## DATA SUPPLIED:
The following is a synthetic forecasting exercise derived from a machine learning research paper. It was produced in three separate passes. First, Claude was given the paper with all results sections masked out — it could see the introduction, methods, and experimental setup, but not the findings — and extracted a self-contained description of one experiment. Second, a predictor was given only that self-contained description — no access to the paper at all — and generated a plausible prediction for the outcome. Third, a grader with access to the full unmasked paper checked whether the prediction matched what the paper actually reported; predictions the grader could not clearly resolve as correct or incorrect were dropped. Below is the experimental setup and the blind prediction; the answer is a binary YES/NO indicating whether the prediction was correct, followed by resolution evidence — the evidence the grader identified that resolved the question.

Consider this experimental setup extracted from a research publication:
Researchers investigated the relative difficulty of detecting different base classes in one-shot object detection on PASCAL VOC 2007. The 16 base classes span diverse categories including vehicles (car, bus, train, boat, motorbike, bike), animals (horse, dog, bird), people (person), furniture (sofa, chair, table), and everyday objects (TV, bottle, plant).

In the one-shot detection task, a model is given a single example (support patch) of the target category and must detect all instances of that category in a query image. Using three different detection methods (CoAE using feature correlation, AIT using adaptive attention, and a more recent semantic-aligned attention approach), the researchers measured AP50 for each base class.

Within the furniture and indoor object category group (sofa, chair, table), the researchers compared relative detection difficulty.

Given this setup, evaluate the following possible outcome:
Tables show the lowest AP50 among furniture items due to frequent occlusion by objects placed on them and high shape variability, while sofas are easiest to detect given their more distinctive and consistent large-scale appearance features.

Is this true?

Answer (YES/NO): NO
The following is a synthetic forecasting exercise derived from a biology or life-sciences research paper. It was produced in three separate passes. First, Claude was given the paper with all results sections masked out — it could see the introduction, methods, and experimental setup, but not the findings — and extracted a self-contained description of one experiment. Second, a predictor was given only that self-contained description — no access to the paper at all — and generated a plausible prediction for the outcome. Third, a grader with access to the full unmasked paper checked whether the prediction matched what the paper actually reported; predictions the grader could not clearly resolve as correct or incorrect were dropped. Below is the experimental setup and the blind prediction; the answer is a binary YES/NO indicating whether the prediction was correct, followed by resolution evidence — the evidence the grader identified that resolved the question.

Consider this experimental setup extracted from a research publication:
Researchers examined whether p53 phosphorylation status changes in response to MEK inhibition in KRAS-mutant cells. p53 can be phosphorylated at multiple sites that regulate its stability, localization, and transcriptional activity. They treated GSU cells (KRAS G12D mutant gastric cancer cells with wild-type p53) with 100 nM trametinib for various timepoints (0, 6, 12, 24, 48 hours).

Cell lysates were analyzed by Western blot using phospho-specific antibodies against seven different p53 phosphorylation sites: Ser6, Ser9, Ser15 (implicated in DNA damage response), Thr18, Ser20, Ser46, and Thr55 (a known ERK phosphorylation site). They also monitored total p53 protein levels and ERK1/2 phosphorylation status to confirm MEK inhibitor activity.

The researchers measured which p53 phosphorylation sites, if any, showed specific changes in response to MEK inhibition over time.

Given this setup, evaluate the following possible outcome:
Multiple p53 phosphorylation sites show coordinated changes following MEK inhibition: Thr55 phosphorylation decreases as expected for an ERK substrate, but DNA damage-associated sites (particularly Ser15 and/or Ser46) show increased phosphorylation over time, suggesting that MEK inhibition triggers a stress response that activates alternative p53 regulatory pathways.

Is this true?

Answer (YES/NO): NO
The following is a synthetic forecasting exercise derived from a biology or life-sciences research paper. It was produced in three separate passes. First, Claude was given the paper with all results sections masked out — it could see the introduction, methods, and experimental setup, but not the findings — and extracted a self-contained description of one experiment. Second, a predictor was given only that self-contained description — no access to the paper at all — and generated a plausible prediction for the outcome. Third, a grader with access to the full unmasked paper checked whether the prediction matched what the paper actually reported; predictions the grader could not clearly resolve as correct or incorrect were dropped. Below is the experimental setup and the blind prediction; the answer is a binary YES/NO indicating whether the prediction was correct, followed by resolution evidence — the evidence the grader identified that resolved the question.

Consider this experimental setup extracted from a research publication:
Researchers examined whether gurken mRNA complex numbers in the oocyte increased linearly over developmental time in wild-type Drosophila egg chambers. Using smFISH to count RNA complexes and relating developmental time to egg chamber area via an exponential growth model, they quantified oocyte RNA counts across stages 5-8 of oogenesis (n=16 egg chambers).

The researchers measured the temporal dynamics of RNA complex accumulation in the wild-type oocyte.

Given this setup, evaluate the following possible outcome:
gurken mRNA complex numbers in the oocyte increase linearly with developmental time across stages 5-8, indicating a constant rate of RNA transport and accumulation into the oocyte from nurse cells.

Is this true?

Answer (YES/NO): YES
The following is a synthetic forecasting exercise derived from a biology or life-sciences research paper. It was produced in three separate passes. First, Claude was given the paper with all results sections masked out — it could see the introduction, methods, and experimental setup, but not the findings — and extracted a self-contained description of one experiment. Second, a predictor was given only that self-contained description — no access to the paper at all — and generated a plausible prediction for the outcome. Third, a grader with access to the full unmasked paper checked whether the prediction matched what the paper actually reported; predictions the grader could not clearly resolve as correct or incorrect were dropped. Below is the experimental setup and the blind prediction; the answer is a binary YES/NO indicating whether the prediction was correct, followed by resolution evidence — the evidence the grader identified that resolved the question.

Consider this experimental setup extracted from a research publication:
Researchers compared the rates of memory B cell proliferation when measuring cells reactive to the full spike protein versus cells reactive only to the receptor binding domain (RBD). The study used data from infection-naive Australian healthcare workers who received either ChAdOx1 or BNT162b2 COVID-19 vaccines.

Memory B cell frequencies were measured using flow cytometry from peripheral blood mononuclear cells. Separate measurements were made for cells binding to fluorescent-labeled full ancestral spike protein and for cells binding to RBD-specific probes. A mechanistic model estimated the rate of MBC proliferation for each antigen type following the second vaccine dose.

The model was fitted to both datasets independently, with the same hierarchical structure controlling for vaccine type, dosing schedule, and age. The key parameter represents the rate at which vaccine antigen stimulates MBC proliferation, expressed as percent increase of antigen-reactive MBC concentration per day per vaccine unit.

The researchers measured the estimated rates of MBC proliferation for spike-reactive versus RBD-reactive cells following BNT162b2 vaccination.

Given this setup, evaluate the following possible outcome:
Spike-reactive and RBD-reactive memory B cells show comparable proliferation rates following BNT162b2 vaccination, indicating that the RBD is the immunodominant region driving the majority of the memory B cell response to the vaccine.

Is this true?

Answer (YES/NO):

## REQUIRED ACTION:
Whenever the string "status" turns up in a line of the data, copy that line.

## YOUR RESPONSE:
Researchers examined whether p53 phosphorylation status changes in response to MEK inhibition in KRAS-mutant cells. p53 can be phosphorylated at multiple sites that regulate its stability, localization, and transcriptional activity. They treated GSU cells (KRAS G12D mutant gastric cancer cells with wild-type p53) with 100 nM trametinib for various timepoints (0, 6, 12, 24, 48 hours).
Cell lysates were analyzed by Western blot using phospho-specific antibodies against seven different p53 phosphorylation sites: Ser6, Ser9, Ser15 (implicated in DNA damage response), Thr18, Ser20, Ser46, and Thr55 (a known ERK phosphorylation site). They also monitored total p53 protein levels and ERK1/2 phosphorylation status to confirm MEK inhibitor activity.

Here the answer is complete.